There is a sentence in the docs on random.org explaining randomness which reads, “Essentially, PRNGs (Pseudo Random Number Generators) are algorithms that use mathematical formulae or simply precalculated tables to produce sequences of numbers that appear random”.

** Appear** random?! What’s more, many common languages use PRNGs in their standard
random libraries, including Python, Java,
Ruby, Go and many more.

I reflected on what I already knew of random numbers. Most random libraries
have either the option, or requirement, to seed a random number generator so the
randomness is deterministically calculated. This should have been my first clue.
How could something be both random and deterministic?
Poking around a few more docs, I found a big red box warning in Python’s random
library which explicitly says **not** to use the random library for security.

So random numbers only appear random, and are not actually useful for security practices? What was happening here?

To understand PRNGs, we first need a small grasp on what it means for something to be truly random. True Random Number Generators (TRNGs) generate random numbers from physical processes or phenomena. Radioactive decay is an example of a physical occurrence which is truly random and so can be used for generating random numbers. Random.org listens to atmospheric noise with a radio. These are non-deterministic, non-repeating and so can be used for security or for gambling. Notably, these are also inefficient. Since they can’t be generated, they will be slower to compute than pseudo random numbers.

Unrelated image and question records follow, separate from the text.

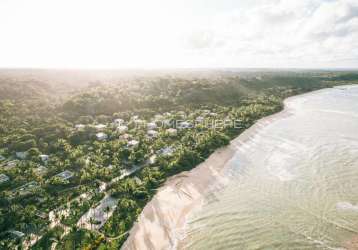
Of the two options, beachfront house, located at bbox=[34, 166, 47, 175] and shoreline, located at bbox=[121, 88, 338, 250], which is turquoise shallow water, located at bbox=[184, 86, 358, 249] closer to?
shoreline, located at bbox=[121, 88, 338, 250]

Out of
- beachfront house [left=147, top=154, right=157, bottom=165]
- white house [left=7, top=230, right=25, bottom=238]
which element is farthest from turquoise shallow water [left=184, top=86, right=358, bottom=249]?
white house [left=7, top=230, right=25, bottom=238]

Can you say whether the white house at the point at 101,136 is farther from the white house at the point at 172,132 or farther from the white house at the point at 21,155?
the white house at the point at 21,155

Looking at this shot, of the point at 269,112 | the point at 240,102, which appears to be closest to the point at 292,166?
the point at 269,112

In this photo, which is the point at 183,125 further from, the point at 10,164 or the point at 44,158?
the point at 10,164

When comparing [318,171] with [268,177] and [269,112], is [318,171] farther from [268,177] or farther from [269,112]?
[269,112]

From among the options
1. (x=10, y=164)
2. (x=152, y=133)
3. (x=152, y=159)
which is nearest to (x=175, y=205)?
(x=152, y=159)

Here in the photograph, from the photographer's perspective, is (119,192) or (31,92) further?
(31,92)
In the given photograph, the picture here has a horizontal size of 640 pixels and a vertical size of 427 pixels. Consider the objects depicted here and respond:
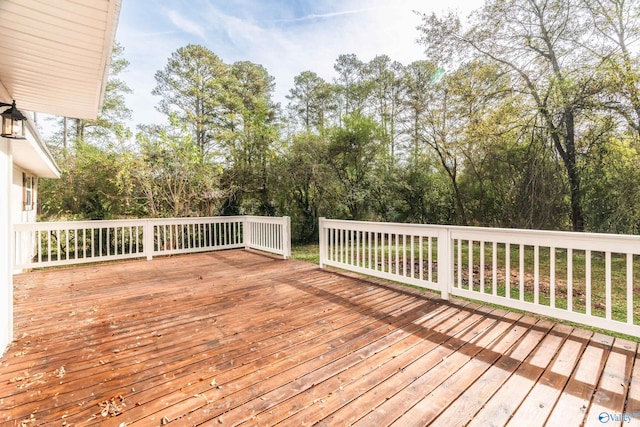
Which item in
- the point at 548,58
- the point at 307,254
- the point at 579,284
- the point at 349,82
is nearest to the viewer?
the point at 579,284

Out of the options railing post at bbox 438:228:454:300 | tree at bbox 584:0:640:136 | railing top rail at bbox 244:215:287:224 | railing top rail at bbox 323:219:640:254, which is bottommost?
railing post at bbox 438:228:454:300

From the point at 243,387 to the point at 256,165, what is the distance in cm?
761

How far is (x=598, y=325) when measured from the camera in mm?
2369

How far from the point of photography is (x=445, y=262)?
11.1 feet

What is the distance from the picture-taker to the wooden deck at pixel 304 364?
5.07ft

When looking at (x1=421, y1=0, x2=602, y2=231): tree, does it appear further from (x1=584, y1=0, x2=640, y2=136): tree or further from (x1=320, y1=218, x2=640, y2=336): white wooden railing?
(x1=320, y1=218, x2=640, y2=336): white wooden railing

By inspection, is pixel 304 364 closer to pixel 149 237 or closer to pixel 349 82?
pixel 149 237

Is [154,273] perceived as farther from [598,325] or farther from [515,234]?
[598,325]

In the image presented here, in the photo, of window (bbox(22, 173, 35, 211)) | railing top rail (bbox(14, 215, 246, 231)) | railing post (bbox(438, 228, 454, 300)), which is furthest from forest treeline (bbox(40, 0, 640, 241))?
railing post (bbox(438, 228, 454, 300))

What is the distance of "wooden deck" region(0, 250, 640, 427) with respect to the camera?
5.07 ft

PRNGs are long sequences of numbers which are deterministic, periodic, and efficient. They depend on a seed value, and so can be reproduced. Since they’re sequences of numbers, they will repeat eventually. This is why it is recommended not to use PRNGs for security or cryptographic use cases. Lastly, because they’re generated, they are much faster to calculate than most TRNGs.

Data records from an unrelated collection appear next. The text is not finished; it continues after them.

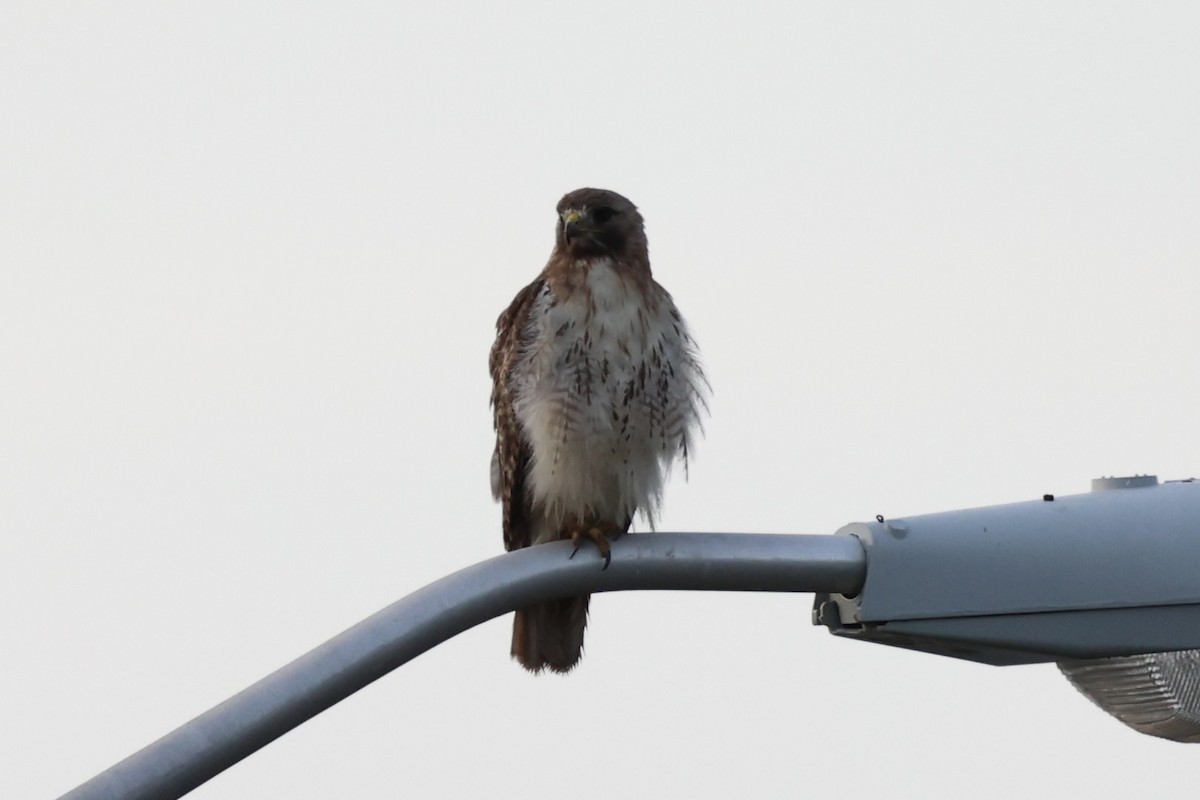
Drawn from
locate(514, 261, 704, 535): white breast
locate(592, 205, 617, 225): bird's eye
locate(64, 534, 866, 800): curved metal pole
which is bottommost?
locate(64, 534, 866, 800): curved metal pole

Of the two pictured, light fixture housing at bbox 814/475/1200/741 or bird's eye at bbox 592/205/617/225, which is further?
bird's eye at bbox 592/205/617/225

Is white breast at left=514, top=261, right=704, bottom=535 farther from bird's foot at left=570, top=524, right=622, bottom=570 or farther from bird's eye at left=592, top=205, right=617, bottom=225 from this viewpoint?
bird's eye at left=592, top=205, right=617, bottom=225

The periods for these random number generators are often so long that the
pseudo-randomness is more than enough for the use cases especially given the
benefits that both determinism and efficiency provide. The most commonly used
PRNG is Mersenne Twister. Its period is 2^{19937} - 1.
That number has 6002 digits. For more context, the age of the universe in nanoseconds
only has 26 decimal digits. Most of the time when we’re interested in random
numbers, we’re interested in avoiding collisions in numbers we generate. Rest
assured, as the Python library states, the appearance of randomness is more than
enough for these non-security related use cases.